Typical drinks for an aperitivo are the Aperol and Campari spritzes; that is, either Aperol or Campari liqueur (both somewhat bitter from the chinotto, the bitter orange) mixed with sparkling wine  and soda.  Also popular are the Americano, which substitutes vermouth for the liqueurs, and the Negroni composed of Campari, gin and vermouth.  Drinks are beautifully presented and delicious.  Our favorite refinement is the straw made from compressed sugar which they use at Bar Nazionale. Foods are served in stylish serving dishes and are more or less elaborate.  At a minimum there will be salty, crunchy snacks such as peanuts, chips, or our local taralli, little baked biscuits in a donut shape.  Otherwise you may see olives, grilled veggies, tiny canapés of all sorts, Italian cheeses, even fresh pasta.  In some of the big cities, bars may resort to international foods such as curried chicken and couscous.

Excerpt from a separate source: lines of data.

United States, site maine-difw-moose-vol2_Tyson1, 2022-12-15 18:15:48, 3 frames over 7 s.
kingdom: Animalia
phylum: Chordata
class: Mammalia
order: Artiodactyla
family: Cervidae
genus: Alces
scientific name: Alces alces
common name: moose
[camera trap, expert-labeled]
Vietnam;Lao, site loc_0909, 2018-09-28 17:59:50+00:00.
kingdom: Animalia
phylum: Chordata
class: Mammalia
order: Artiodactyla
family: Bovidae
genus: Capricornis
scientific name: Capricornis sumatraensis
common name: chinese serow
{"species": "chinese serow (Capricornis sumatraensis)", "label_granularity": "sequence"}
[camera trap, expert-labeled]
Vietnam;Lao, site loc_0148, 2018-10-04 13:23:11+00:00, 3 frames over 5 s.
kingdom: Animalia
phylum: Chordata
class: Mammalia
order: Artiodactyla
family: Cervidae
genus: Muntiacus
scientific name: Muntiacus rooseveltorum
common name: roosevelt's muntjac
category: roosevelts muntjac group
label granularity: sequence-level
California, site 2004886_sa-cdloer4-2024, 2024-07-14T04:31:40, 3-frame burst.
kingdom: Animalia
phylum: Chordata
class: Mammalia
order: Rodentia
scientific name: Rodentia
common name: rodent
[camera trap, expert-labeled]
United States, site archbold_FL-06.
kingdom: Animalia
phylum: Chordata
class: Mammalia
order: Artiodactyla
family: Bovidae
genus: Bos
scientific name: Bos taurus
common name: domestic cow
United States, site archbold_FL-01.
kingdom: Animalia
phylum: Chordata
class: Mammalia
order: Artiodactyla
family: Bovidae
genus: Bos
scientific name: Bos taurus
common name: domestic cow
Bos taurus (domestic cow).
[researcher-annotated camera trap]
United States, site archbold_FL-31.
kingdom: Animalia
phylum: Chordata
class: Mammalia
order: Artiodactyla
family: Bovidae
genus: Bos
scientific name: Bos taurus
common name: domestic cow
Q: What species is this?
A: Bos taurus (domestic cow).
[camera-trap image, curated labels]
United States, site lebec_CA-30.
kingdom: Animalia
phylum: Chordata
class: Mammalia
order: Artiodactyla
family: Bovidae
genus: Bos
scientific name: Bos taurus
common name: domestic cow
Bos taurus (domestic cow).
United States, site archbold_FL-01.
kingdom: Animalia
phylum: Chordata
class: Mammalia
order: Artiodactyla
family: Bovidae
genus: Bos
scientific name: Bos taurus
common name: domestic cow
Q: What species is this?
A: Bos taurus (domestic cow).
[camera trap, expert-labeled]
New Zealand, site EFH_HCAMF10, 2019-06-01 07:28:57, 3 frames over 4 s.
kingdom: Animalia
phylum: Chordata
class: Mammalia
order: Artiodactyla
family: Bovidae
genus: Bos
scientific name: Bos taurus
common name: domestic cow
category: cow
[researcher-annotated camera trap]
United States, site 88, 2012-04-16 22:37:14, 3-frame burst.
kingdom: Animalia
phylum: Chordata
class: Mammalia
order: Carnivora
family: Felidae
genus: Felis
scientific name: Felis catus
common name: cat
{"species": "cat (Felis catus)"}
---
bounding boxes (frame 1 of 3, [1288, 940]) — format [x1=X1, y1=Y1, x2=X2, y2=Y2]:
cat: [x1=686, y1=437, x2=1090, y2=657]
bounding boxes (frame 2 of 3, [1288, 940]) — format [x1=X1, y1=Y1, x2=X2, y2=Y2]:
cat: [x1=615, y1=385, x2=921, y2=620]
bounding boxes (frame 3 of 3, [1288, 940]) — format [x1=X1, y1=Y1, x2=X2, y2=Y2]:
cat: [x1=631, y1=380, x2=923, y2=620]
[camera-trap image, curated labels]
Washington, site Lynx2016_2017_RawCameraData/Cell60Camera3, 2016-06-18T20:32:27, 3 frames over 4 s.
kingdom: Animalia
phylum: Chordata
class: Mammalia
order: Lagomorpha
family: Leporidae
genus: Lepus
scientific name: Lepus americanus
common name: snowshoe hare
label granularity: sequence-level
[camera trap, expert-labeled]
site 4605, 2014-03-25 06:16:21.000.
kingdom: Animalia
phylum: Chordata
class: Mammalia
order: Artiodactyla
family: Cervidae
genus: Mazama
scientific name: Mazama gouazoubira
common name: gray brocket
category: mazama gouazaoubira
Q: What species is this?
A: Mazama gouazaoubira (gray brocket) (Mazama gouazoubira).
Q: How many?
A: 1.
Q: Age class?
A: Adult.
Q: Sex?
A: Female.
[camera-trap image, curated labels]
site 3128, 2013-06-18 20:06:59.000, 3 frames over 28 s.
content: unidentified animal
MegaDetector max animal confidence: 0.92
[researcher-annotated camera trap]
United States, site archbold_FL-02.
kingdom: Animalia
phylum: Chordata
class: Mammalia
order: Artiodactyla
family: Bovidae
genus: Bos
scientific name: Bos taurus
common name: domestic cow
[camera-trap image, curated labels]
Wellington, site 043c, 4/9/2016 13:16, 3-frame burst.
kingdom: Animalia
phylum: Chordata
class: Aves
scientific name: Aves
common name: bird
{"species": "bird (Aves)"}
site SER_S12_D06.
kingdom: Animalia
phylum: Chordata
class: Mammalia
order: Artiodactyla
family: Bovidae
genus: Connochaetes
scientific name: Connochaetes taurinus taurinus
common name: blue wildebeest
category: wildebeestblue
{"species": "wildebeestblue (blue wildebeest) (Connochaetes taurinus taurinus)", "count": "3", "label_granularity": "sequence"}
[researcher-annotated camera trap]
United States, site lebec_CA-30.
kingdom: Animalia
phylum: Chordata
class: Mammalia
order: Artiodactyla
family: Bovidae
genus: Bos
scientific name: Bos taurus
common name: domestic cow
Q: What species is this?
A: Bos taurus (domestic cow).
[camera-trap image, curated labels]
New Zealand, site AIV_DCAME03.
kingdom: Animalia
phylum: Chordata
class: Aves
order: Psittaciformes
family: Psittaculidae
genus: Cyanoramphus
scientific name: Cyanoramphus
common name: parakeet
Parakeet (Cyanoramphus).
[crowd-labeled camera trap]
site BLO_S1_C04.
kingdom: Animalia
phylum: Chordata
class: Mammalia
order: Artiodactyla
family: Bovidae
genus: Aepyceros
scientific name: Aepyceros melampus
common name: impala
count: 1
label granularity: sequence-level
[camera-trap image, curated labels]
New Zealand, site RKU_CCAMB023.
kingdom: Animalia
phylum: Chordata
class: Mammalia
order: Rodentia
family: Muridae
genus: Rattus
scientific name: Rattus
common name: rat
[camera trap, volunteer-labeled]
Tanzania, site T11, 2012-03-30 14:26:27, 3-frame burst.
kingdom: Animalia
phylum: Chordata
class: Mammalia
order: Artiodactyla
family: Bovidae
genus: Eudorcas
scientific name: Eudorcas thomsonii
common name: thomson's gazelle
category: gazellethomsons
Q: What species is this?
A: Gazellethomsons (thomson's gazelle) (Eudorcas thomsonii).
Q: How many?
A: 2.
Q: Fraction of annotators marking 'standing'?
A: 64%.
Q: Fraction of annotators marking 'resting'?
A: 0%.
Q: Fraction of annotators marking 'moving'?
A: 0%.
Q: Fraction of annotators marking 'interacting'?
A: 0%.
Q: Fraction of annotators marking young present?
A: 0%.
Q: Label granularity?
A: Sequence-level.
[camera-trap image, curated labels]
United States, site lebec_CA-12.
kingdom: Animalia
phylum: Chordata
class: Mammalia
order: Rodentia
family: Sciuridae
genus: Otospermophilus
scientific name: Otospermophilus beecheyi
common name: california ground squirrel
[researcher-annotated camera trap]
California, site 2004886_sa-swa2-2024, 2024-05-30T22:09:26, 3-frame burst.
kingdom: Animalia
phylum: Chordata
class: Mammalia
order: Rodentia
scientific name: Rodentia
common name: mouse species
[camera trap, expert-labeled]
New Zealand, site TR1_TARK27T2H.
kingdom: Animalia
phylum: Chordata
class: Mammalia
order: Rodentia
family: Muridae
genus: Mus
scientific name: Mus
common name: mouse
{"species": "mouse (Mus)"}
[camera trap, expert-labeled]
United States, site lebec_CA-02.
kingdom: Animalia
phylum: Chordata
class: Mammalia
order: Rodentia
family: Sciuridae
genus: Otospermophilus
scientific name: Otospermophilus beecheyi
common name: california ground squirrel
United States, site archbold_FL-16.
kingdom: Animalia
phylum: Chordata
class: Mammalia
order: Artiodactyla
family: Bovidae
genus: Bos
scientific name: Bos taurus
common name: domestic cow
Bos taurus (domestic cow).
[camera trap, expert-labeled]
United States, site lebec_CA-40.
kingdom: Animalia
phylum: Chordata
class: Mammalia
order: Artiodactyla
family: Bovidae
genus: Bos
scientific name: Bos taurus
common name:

The redheads enjoy some social time.


In our area, bars offer strictly aperitivi, not apericene.  And that is fine with me.  A nice aperitivo for two people here in the Cilento, both food and drink, will set you back all of ten bucks. There are places in my home city where you can’t get a single, decent glass of wine for that price. If you’re still ravenous, the best pizza in the world will cost you six, and you can have a beer with that for an extra buck fifty.  Just don’t expect the wood-fired pizza ovens to be ready before 8:30.

The one essential ingredient of the aperitivo is that you find a sidewalk table, order a drink, kick back, relax, unwind, enjoy the luscious weather, and socialize with your friends.  And don’t get in a hurry; if you get up out of your seat in less than an hour, the barkeep will be highly insulted.  Miss Sandy and I often aren’t overflowing with conversation since we’re together 24-7, but that’s just fine as well.  The other after-work ritual here in the Mezzogiorno is the evening stroll, the passeggiatta, and it’s easily the best curbside show on earth:  couples ambling along together, friends of the same sex—both male and female—strolling along arm-in-arm, completely unselfconscious, teenagers and especially preteens doing the Italian version of the cruise, children riding scooters, trikes, bikes, and hover boards, proud mamas and papas pushing strollers, often with an even prouder nonna along, and dogs, dogs, dogs everywhere and all socializing as well.  I promise you, there is a wonderful communal vibe that is absolutely palpable.  And Sandy and I just sit and sip and smile, delighted to be even a small and unobtrusive part of that thrumming human context.

One of our favorites, in the beautiful hill town of Torchiara

Everybody enjoys the passeggiatta, even if you're just a spectator.